Un artista generoso lo si riconosce da lontano, lo si sente prima di tutto, non importa ciò che suona, ma “come suona”. Chi suona, come chi canta ma anche chi dipinge o fa scultura, chiaramente lo fa prima di tutto per sé stesso, ma poi il musicista suona per gli altri, e se tra il sé e gli altri non c’è feeling, non c’è atmosfera, allora tutto svanisce. Se tra il pubblico che ascolta e chi si fa ascoltare si perde il piacere reciproco di scambiarsi sensazioni, allora quel poco tempo trascorso insieme è stato inutile, finisce la magia. Se a chi si ferma ad osservare un dipinto non arrivassero le sensazioni che l’autore ha voluto fermare sulla tela, i musei perderebbero il loro senso di esistere.

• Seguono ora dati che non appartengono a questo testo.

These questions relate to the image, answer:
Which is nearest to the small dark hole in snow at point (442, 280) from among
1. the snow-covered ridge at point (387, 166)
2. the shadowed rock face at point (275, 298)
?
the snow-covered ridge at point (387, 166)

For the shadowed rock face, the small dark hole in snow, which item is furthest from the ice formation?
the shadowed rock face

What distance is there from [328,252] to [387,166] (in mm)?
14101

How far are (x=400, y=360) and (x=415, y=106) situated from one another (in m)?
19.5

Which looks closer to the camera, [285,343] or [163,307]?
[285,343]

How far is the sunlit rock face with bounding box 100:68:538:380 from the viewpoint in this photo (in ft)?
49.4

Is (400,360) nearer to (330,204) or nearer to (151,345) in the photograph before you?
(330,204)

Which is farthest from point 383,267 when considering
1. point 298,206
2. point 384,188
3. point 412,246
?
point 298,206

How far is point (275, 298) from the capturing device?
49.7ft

Certo ci sono artisti che riempiono gli stadi ed altri che si accontentano dell’esedra della Madonna del Monte, ma è la quantità di pubblico presente che fa “grande” il musicista? E’ il costo del biglietto che misura la fama? Sono i gioielli indossati dalle signore presenti, oppure decine di ragazzine urlanti e piangenti che decretano l’importanza del concerto? Io, sempre umilmente, penso di no. In ogni parte del mondo, in ogni angolo della Terra c’è musica, con un proprio stile, con le proprie definite caratteristiche, e spesso accade ascoltando una musica mai sentita prima, di riconoscerne il paese di provenienza proprio perché ha uno stile e suoni ed un’impronta talmente chiara che immediatamente permettono a chi la ascolta di collocarla in una terra ben precisa. E allora comprendi l’autore mai ascoltato prima.
Ieri mattina il maestro Mario Brunello saliva con passo svelto lungo la Via Crucis della Madonna del Monte portandosi a spalla il suo “gemello” protetto in una custodia rosso Ferrari.
Eravamo tutti immersi nella nebbia, la fontanella dell’acqua accompagnava la musica come un sottofondo cercato, e questa atmosfera particolarissima ha circondato i moltissimi che hanno potuto godere di un concerto delicato e prezioso. Dopo Bach il violoncello di Brunello ci ha regalato la musica di un compositore turco – del quale mi scuso ma non ricordo il nome – del secolo scorso, e quando sono arrivate le note dolci e struggenti di una canzone armena che il maestro ha voluto dedicare a quella popolazione ancora oggi così martoriata, anche le nostre corde dell’anima si sono sciolte e gli applausi finali non terminavano più.
Come lo stesso Brunello ha detto “ La Musica va oltre”.